Les observations micrographiques réalisées confirment l’effet de l’immersion dans l’eau sur le comportement des couches d’oxyde formées sur le superalliage, en relation avec la teneur en soufre (fig. 2). Une grande partie de la couche d’oxyde est en effet écaillée pour le superalliage contenant 1,2 ppm de soufre alors qu’aucun écaillage ne se produit si [S] £ 0,01 ppm.

Figure 2 : Macrographie avant (en haut) et après (en bas) immersion dans de l’eau liquide, montrant l’augmentation de l’écaillage des couches d’oxyde formées sur un superalliage PWA 1484 brut (à gauche) et désulfuré (à droite), après

800 cycles à 1100°C sous air sec [12].

A.1.3 Quantification de l’écaillage retardé (ou « delayed spallation »)
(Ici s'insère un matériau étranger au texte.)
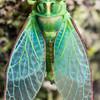 Moulting cicada (Kikihia spp.). Port Craig, Fiordland National Park.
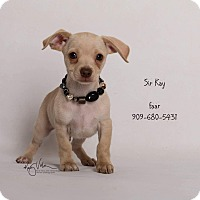 Adopt A Pet :: Sir Kay - Riverside, CA
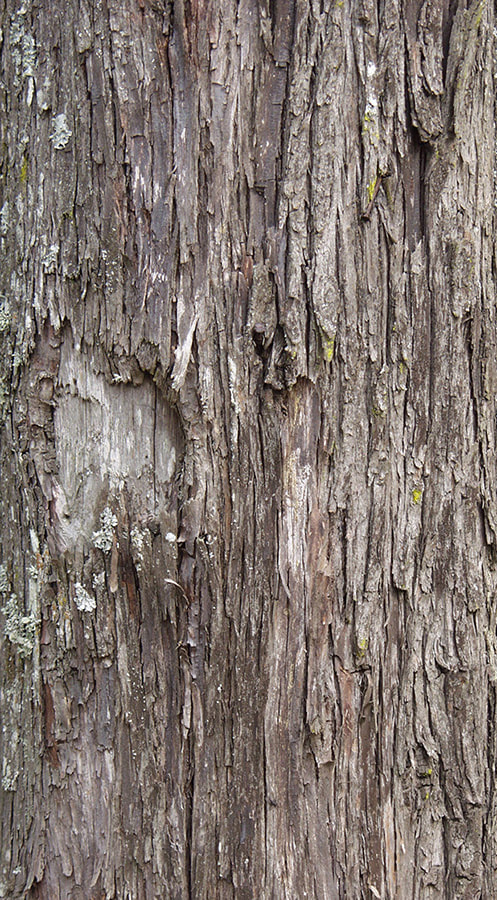 bark texture seamless 4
Comme on l’a vu précédemment, laisser un matériau oxydé au contact de l’humidité ambiante ou dans l’eau peut provoquer la délamination progressive de la couche d’alumine formée [9, 11]. Smialek [13] a alors proposé une méthode originale destinée à quantifier l’influence de l’humidité ambiante sur l’écaillage des couches d’alumine développées sur un revêtement Ni(Pt)Al. Il a comparé les résultats obtenus pour une oxydation cyclique classique (1h à 1150°C, 20 min à température ambiante) à ceux d’une oxydation incluant, après le palier haute température de chacun des cycles, un maintien de 24h à l’air ambiant du laboratoire. Les courbes données (fig. 3) démarrent à 750 cycles, moment à partir duquel les couches s’écaillent spontanément. Dans le cas du cyclage « classique » (fig. 3.a), l’écaillage des couches reste négligeable.

En revanche, lorsque les échantillons sont laissés 24h à l’air ambiant après chaque période à chaud (fig. 3.b), on observe un taux d’écaillage constant pour l’échantillon non désulfuré (1150-2), phénomène non observé sur l’échantillon désulfuré (1150-4). Après 2000 cycles, une immersion dans l’eau liquide provoque pour les deux types de cyclage un écaillage supplémentaire.

Figure 3 : Ecaillage retardé cumulé lors de l’oxydation cyclique (1h/1150°C et 20min/Tamb) d’un revêtement Ni(Pt)Al brut (1150-2) et désulfuré (1150-4) : a) Sans période de vieillissement ; b) Après un vieillissement de 24h à l’air humide

du laboratoire [13].

Cette expérience a permis de montrer que les résultats d’un cyclage thermique peuvent varier selon le protocole expérimental mis en œuvre : la température atteinte pour chaque période « froide » d’un cycle conditionne en effet le taux d’humidité « vu » par les échantillons, la durée de cette période où les échantillons sont dans les conditions ambiantes peut conduire à une augmentation du taux d’écaillage des couches et donc à des pertes de masse plus importantes. Une attention particulière sera donc portée à cette problématique dans le paragraphe A.3 (« influence du temps d’exposition et du taux d’humidité »).